ICD-10 Diagnosis Codes:
H11.121–Conjunctival concretions, right eye
H11.122–Conjunctival concretions, left eye
H11.123–Conjunctival concretions, bilateral
Disorders Of The Conjunctiva
A conjunctival concretion is a type of conjunctival degeneration. The lesions are yellow or white in appearance and are usually seen on the palpebral conjunctiva or in the fornix of the eye
A conjunctival concretion is a type of conjunctival degeneration. Individual or multiple concretions may be present. The lesions usually appear as a yellow or white mass on the palpebral conjunctiva or in the fornix of the eye. Although conjunctival concretions may enlarge slowly over time, most lesions are benign and do not require treatment.
Conjunctival concretions are granular membranous lesions composed of mucus secretions from conjunctival glands and degenerated epithelial cells. Conjunctival concretions are often associated with aging, blepharitis, and blepharoconjunctivitis.
Functional Damage to the Eye
- Decreased vision as a result of the punctate epitheliopathy of the cornea
The main goal of the diagnostic evaluation in a patient with conjunctival concretions is to accomplish the following:
- Determine whether or not the concretions are causing patient symptoms
- Determine whether or not the concretions are causing any symptomatic response or corneal damage
- Determine if an associated condition such as blepharitis is present
- Prescribe a treatment program
Patients with conjunctival concretions usually present with little to no complaints. The most common question from the patient is, “What is this little white thing on my eyelid?”

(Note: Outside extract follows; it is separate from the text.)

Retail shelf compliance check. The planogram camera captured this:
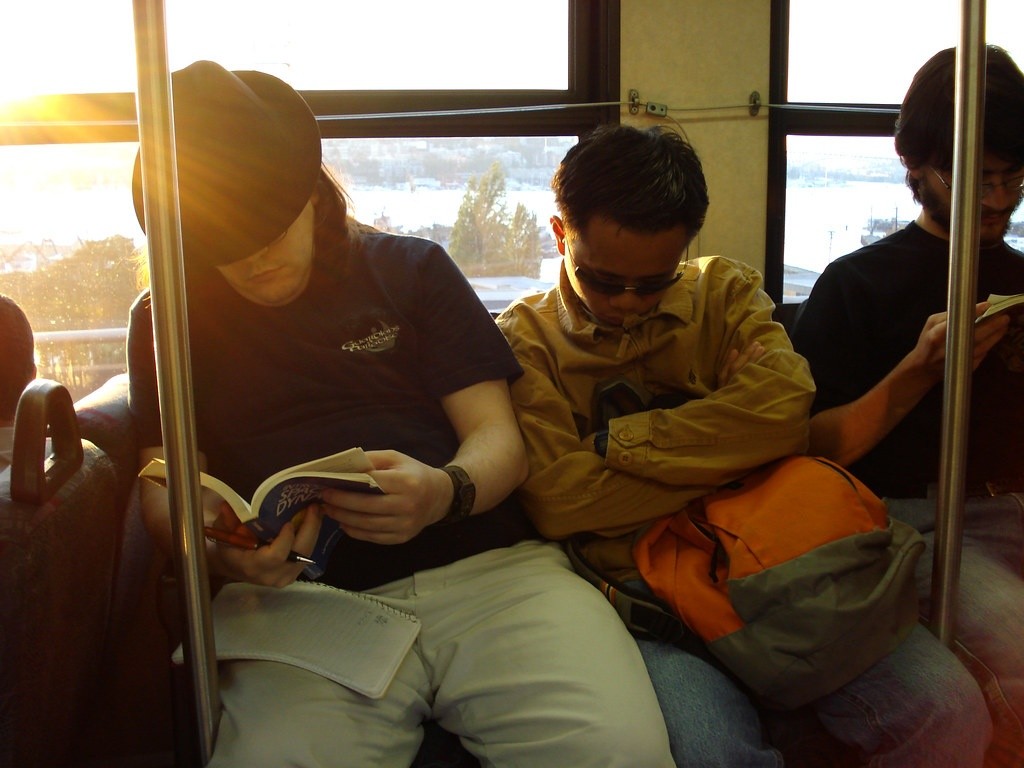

Patients with clinically significant conjunctival concretions may present with any of the following abnormal symptoms:
- Foreign body sensations
- Red eyes
- Decreased vision
- Contact lens intolerance
External Ocular Examination with Biomicroscopy
External Ocular Photography
- Document the number and size of the conjunctival concretions
- Document any damage to the conjunctiva
- Document any damage to the cornea
- Plan the treatment of the conjunctival concretions
Patients with conjunctival concretions can be observed if there are no abnormal clinical signs or symptoms.
- Treatment with artificial tears if foreign body sensations exist
- Treatment with warm compresses if blepharitis is present
- Treatment with topical steroids or other anti-inflammatory eye drops if artificial tears are ineffective
- Treatment of associated conditions such as blepharitis if it is present
- Treatment with surgical excision by needle tip if persistent foreign body sensations or topical lubrication and anti-inflammatory treatment does not provide sufficient relief
1. RevOptom. Handbook of Ocular Disease Management. Conjunctival Concretions (Ocular Lithiasis). http://www.reviewofoptometry.com/cmsdocuments/2011/4/ro0411_hndbk_em.pdf. Last accessed August 14, 2014.
The prevalence of conjunctival concretions is almost 6% of the population.
Conjunctival concretions are distributed evenly throughout the population.